You are planning to purchase a $120,000 house by making a down payment of $20,000 and borrowing the remainder with a 30- year fixed- rate mortgage with monthly payments. The first payment is due at t = 1. Current mortgage interest rates are quoted at 8 percent with monthly compounding. What will your monthly mortgage payments be?
All right explain to me why my logic is not right:
Im paying $20000 today so this should be PV, The total payment in the future is $120000, as the rate is month would be 0,08/12 = 0,006667 and t=30*12=360
When I put this in my HP12c:
PV = 20.000 CHS
FV = 120.000
I = 8 ENTER 12 /
N = 12 ENTER 30 X
PMT = 66,235
but the answer is the book is $733,76 how is my logic not right?

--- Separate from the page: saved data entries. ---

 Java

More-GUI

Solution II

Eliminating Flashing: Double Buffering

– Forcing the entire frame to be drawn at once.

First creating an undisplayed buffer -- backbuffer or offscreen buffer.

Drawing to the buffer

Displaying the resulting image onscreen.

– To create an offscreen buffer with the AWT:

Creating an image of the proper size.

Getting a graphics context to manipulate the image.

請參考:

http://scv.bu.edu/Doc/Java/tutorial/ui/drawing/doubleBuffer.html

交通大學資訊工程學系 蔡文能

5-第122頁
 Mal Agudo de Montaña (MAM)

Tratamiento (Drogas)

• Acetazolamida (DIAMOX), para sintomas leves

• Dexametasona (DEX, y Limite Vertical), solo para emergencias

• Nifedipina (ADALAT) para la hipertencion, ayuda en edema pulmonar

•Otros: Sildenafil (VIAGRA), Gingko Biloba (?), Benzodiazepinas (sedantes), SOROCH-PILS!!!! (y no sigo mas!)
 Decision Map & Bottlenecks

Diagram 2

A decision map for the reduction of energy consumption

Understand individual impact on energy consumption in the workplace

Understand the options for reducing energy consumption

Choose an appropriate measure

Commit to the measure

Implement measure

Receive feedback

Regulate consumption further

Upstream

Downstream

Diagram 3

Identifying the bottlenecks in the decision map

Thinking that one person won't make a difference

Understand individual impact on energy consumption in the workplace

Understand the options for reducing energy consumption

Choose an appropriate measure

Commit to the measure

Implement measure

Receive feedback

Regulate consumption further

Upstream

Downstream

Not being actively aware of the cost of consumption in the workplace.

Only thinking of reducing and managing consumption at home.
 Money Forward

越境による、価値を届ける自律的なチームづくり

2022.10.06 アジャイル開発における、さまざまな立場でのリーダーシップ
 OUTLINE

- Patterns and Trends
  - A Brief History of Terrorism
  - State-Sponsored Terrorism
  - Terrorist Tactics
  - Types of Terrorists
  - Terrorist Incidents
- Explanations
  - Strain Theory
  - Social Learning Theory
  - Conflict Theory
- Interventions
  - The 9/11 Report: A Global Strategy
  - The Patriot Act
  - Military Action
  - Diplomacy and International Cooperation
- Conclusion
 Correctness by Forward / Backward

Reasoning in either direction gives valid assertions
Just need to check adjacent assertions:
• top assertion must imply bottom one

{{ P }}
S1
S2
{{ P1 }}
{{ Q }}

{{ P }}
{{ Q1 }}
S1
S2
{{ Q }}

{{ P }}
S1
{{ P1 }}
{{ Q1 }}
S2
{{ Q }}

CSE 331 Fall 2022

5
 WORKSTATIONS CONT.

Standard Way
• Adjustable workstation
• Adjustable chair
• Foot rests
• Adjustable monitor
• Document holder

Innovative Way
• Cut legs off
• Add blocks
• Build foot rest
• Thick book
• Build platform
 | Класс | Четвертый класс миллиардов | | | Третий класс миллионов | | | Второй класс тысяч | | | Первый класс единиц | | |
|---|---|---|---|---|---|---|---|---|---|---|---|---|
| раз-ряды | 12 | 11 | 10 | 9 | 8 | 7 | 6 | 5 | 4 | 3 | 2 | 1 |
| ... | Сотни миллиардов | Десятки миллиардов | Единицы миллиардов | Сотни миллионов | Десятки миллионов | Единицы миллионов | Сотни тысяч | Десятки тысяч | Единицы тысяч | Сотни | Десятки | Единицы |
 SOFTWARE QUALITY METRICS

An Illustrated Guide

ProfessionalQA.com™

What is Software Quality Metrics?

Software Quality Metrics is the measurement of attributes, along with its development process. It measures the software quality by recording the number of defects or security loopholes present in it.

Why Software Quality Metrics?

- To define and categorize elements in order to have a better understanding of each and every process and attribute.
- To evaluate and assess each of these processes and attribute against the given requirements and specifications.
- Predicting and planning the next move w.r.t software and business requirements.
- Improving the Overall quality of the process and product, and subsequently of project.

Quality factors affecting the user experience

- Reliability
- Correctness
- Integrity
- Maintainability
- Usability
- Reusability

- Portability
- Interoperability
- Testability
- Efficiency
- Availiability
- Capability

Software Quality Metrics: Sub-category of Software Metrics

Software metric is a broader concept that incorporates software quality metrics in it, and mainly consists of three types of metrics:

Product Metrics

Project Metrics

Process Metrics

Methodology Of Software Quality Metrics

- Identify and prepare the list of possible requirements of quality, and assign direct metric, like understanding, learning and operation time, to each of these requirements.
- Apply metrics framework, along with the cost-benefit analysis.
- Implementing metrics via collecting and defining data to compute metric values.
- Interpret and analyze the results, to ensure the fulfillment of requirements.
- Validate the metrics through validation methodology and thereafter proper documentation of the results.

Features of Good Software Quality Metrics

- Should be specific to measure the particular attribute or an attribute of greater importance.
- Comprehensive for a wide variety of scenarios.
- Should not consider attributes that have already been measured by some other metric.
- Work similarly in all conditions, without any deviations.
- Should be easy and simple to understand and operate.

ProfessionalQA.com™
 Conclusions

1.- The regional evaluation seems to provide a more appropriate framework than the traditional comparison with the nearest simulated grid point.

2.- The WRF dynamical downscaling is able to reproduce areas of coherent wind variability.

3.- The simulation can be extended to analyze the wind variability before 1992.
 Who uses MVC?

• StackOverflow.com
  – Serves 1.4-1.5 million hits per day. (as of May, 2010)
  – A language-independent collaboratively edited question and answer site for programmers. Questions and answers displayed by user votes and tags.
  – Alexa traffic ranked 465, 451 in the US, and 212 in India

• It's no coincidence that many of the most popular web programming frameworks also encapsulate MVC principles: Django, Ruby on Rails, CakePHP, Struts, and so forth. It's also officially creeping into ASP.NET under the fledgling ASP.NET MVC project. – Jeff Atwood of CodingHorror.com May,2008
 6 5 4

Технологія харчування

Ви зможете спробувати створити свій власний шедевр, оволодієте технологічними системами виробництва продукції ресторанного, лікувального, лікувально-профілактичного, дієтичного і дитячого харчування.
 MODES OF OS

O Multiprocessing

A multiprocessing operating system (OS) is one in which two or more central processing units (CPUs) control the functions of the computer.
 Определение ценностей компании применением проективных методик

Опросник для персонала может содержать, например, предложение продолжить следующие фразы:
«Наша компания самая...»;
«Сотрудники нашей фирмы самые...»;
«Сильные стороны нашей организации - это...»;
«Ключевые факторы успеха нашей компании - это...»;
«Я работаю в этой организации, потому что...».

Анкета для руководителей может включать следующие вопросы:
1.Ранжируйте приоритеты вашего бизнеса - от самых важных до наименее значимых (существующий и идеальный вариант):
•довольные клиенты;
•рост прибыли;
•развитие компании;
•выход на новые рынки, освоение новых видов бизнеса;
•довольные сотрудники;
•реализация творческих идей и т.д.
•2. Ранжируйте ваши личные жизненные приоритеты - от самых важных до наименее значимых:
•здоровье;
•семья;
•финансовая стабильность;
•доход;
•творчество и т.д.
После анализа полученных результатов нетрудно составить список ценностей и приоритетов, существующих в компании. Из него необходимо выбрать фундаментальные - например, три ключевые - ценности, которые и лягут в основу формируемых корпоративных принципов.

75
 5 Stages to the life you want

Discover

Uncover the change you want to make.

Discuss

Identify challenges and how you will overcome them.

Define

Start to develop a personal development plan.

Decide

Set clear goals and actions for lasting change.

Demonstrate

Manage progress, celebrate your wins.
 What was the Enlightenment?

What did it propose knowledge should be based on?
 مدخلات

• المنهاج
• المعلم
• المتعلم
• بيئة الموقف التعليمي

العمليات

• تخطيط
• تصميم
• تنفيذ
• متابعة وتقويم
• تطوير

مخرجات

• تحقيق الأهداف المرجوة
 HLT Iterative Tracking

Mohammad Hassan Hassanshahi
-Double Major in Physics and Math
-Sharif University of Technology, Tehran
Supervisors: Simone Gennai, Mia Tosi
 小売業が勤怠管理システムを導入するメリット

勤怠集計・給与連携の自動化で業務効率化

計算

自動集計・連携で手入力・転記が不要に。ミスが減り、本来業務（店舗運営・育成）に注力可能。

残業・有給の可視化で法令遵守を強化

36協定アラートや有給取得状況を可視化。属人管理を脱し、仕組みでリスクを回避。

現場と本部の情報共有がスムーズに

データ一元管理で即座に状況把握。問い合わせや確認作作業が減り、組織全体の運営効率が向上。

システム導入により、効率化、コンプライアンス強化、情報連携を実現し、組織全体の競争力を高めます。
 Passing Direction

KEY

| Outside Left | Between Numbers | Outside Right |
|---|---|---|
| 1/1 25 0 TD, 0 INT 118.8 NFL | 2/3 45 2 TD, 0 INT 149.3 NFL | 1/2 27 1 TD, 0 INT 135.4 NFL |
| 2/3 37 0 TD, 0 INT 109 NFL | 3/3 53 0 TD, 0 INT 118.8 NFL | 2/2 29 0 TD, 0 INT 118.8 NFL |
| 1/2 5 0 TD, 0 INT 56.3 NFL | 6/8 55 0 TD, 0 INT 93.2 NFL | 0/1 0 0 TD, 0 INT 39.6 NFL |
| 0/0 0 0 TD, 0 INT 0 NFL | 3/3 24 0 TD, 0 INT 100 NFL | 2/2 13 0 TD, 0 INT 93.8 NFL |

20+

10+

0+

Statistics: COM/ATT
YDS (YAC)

The question is about the loan, not about the purchase of the house.
You can look at this from the lender’s (bank’s) point of view or from the borrower’s (home buyer’s) point of view. The value of the loan today is $100,000 and in 30 years $0. The down payment doesn’t come into the calculation. (Well, it does, sort of: $100,000 = $120,000 − $20,000.)
I’m on this right now and I can’t even understand the formula in curriculum as they are using pv = a(1-(1+r)n/r) which is obvious but they continue with present value annuity factor = 1 - 1/1+(rs/m)mN/rs/m - where is formula come from? there are no mention about this formula in curriculum? What I’ve missed?